Souvenirs from Wallis and Futuna: fridge magnets, keychains, souvenir plates, T-shirts
Acrylic Fridge Magnets
Souvenirs from Wallis and Futuna
The Territory of the Wallis and Futuna Islands are a French overseas collectivity, and offers visitors the tropical experiences of warm blue waters, sunny beaches and fragrant blossoms. Souvenirs from Wallis and Futuna could be as simple as a printed refrigerator magnet, a fun beaded shell keychain, or a slew of colorful plastic beads and charms. Tapas cloth, made from the bark of the breadfruit tree, is produced on both islands, but with different iconography. Wallisian souvenirs feature sea creatures and shells, while Futunan memorabilia uses geometric designs. Wooden sculptures and household objects are easily found in the markets and souvenir shops, decorated with each island’s traditional theme. A lovely tray or serving bowl would add charm to a kitchen, or be the perfect gift for a newly married couple. Beauty treatments created from tropical flowers and spices are a welcome way to enjoy vacation memories long after you’ve returned home.

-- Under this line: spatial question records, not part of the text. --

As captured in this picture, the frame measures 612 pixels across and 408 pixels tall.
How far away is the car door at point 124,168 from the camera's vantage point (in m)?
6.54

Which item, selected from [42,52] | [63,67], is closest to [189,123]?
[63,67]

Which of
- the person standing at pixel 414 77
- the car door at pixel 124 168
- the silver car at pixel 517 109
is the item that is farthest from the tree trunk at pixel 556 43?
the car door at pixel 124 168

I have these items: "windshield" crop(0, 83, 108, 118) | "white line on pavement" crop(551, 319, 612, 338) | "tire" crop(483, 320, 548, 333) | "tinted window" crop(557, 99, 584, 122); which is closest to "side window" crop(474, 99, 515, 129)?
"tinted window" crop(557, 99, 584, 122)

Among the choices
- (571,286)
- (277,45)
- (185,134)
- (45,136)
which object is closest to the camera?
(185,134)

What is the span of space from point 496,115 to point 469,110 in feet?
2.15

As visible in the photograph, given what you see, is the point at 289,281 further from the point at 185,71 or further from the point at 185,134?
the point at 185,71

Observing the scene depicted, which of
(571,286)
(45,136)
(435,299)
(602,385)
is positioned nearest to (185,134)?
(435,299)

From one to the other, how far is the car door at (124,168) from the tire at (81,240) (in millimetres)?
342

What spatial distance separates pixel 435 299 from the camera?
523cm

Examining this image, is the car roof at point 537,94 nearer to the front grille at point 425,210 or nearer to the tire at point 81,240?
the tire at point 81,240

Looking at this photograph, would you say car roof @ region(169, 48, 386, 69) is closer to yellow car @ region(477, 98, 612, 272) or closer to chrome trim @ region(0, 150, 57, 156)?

A Brief Geography of Wallis and Futuna
The islands of Wallis and Futuna are located in the South Pacific, surrounded by Tuvalu, Samoa, Rotuma, Fiji, Tonga, Tokelau and Kiribati. Made of 3 volcanic islands and various miniscule islets, 15,000 individuals enjoy a paradise of pleasant weather and a life uncomplicated by the entrenchment of modernity. Split into two groups, the northeastern Wallis Islands and the southwestern Futuna Islands, the territory is spread over 500 km. Uninhabited until the 1400’s, Tonga colonized the islands. The inhabitants became part of the French colonies in 1942, and elected to become an Overseas French Territory. In 2003, the citizens elected to become further aligned with the government of France by becoming an overseas collective. Wallis Island has an arid, semi-desert climate, softened by the lagoon which provides bountiful seafood. Futuna is a volcanic island; the largest of these volcanoes is Mount Puke, rising up to 760 meters. Relatively few tourists visit the island, but those who do enjoy the relaxed pace and natural beauty.